Procedure: Rectangle

  1. Stand in front of one side of the cardboard platform.
  2. Roll marble with moderate force and speed under cardboard platform. Marble must be aimed in a straight path every time.
  3. Observe where the marble comes out from and with the dark marker trace the approximate path of the marble on the sheet of paper that is taped on top of board.
  4. Repeat rolling marble (and tracing paths) at least 20 times on same side of board.
  5. After marble has been rolled at least 20 times on one side of the board, move on to another side of the board and repeat process until marble has been rolled under cardboard from all sides.
  6. After sketching (on the sheet taped on the upper side of the cardboard) the apparent paths of the marble from all sides, the general size and shape of the unknown target should emerge.
  7. Form a working hypothesis concerning the structure of the unknown target. Based on this hypothesis, on the sheet of paper you are using to trace the path of the marble, outline the shape you think the object lying directly underneath the board has.
  8. Draw the general size and shape of the target to approximate scale in the square below:
  1. Measure length and width of the outline you drew on the sheet of paper.
  2. Turn cardboard over and find out what the object is, then take actual measurements of object.
  3. Check actual measurements with teacher.

Post Lab Questions:

  1. Compare your object’s sketch to the actual shape of the object. Were you close?
  1. Compare your estimated measurements to the object’s actual measurements. Were you close?
  2. The speed of the marble rolls was an uncontrolled variable in this activity. How would the outcome of the scattering test have been different if the marble speed had been faster or slower?
  1. Compare the overall size of the target with the size of the marble used to probe its structure.How would the outcome of the scattering test have been different if different size marbles had been used? Explain.

Procedure: Unknown Shape

  1. This time, a different object is placed under the cardboard platform.
  2. Center sheet of paper on the upper side of the cardboard platform and tape down.
  3. Stand in front of one side of the cardboard platform.
  4. Roll marble with moderate force and speed under cardboard platform. Marble must be aimed in a straight path.
  5. Observe where the marble comes out from and with the dark marker, trace the approximate path of the marble on the paper.
  6. Repeat rolling marble (and tracing paths) at least 20 times on same side of cardboard.
  7. After marble has been rolled at least 20 times on one side of the cardboard, move on to another side of the cardboard and repeat process until marble has been rolled under cardboard from all sides.
  8. After sketching the apparent paths of the marble from all sides, the general size and shape of the unknown target should emerge.
  9. Form a working hypothesis concerning the structure of the unknown target.

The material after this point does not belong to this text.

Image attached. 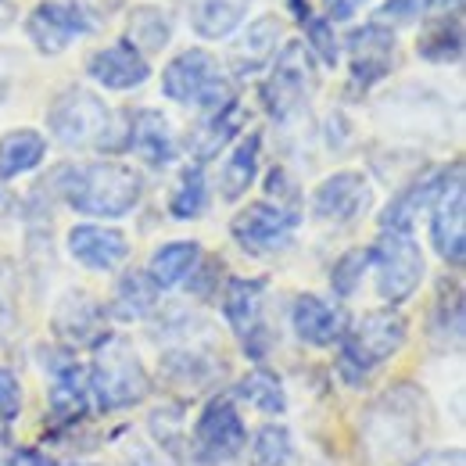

Based on this hypothesis, on the sheet of paper you are using to trace the path of the marble, outline the shape you think the object lying directly underneath the board has.
  10. Draw the general size and shape of the target to approximate scale in the square below:
  1. Measure the length and width of the shape you drew on the white sheet of paper.
  2. Turn cardboard over and find out what the object is, then take actual measurements of object.
  3. Check actual measurements with teacher.

Questions:

  1. Compare your object’s sketch to the actual shape of the object. Were you close?
  1. Compare your estimated measurements to the object’s actual measurements. Were you close?